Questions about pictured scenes
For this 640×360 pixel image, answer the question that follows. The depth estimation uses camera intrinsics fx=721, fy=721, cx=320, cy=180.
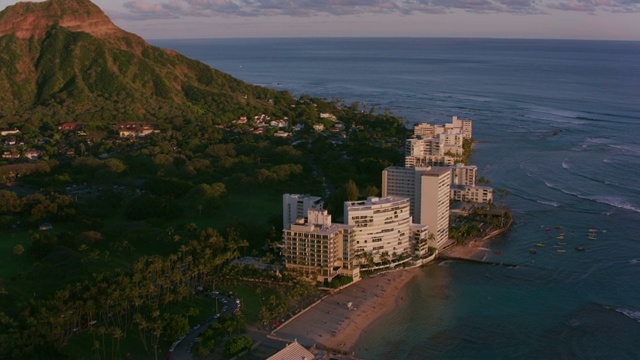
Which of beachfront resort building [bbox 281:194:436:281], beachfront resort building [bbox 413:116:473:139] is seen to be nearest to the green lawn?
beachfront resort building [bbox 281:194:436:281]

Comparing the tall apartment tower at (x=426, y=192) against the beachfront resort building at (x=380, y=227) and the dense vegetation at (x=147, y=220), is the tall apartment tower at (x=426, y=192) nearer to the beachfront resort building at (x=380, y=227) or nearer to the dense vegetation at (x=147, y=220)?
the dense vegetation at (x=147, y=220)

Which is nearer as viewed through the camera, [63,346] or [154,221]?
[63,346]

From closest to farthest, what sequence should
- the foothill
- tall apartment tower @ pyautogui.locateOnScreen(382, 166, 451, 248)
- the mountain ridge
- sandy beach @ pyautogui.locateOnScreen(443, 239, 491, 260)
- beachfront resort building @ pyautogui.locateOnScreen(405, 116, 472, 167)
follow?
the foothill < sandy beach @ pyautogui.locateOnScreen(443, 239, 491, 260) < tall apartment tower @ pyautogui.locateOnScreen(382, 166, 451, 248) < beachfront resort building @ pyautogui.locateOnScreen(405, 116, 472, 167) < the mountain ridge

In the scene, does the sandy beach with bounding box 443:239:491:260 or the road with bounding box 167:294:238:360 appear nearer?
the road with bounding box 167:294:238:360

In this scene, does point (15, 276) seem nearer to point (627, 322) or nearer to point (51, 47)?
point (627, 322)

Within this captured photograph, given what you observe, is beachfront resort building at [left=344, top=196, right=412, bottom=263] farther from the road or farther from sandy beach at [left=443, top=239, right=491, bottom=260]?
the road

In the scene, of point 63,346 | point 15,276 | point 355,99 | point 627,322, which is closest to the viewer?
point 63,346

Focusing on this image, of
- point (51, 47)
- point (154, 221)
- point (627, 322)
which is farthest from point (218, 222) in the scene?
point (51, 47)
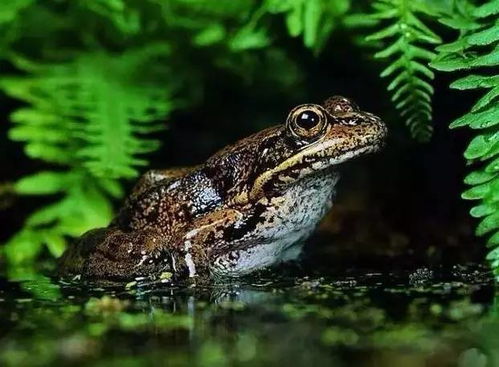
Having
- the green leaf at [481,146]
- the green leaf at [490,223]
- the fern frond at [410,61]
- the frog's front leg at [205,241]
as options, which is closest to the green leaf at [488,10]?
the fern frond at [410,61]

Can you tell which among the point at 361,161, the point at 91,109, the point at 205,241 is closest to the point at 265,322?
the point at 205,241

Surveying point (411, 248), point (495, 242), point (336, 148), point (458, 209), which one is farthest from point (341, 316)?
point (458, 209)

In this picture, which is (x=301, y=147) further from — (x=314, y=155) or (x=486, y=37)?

* **The request**: Rewrite every line of the items above as a numbered list, skipping blank lines and leaving out the picture markers.

* **Completed task**:
1. For this 640×360 pixel image, answer the question that follows. The depth estimation uses camera intrinsics fx=721, fy=721, cx=320, cy=180.
2. Which of beachfront resort building [bbox 281:194:436:281], beachfront resort building [bbox 413:116:473:139] is seen to be nearest to the green lawn?
3. beachfront resort building [bbox 281:194:436:281]
4. Comparing the tall apartment tower at (x=426, y=192) against the beachfront resort building at (x=380, y=227) and the dense vegetation at (x=147, y=220), is the tall apartment tower at (x=426, y=192) nearer to the beachfront resort building at (x=380, y=227) or nearer to the dense vegetation at (x=147, y=220)?
5. the dense vegetation at (x=147, y=220)
6. Which is nearer as viewed through the camera, [63,346] or [154,221]?
7. [63,346]
8. From closest to farthest, what sequence should
9. - the foothill
10. - tall apartment tower @ pyautogui.locateOnScreen(382, 166, 451, 248)
11. - the mountain ridge
12. - sandy beach @ pyautogui.locateOnScreen(443, 239, 491, 260)
13. - beachfront resort building @ pyautogui.locateOnScreen(405, 116, 472, 167)
14. follow?
15. the foothill < sandy beach @ pyautogui.locateOnScreen(443, 239, 491, 260) < tall apartment tower @ pyautogui.locateOnScreen(382, 166, 451, 248) < beachfront resort building @ pyautogui.locateOnScreen(405, 116, 472, 167) < the mountain ridge
16. In the scene, does the sandy beach with bounding box 443:239:491:260 or the road with bounding box 167:294:238:360 appear nearer?
17. the road with bounding box 167:294:238:360
18. In this scene, does point (15, 276) seem nearer to point (627, 322) or nearer to point (51, 47)?
19. point (627, 322)
20. Within this captured photograph, given what you observe, is beachfront resort building at [left=344, top=196, right=412, bottom=263] farther from the road or farther from sandy beach at [left=443, top=239, right=491, bottom=260]?
21. the road
22. In the scene, of point 63,346 | point 15,276 | point 355,99 | point 627,322, which is closest to the viewer?
23. point 63,346
24. Focusing on this image, of
25. - point (51, 47)
26. - point (154, 221)
27. - point (627, 322)
28. which is farthest from point (218, 222) in the scene?
29. point (51, 47)
30. Having
31. - the green leaf at [481,146]
32. - the green leaf at [490,223]
33. - the fern frond at [410,61]
34. - the frog's front leg at [205,241]
35. as options, which is closest to the green leaf at [488,10]?
36. the fern frond at [410,61]
37. Can you tell which among the point at 361,161, the point at 91,109, the point at 205,241 is closest to the point at 265,322?
38. the point at 205,241
39. Surveying point (411, 248), point (495, 242), point (336, 148), point (458, 209), which one is farthest from point (341, 316)?
40. point (458, 209)
41. In this picture, which is (x=301, y=147) further from — (x=314, y=155) or (x=486, y=37)?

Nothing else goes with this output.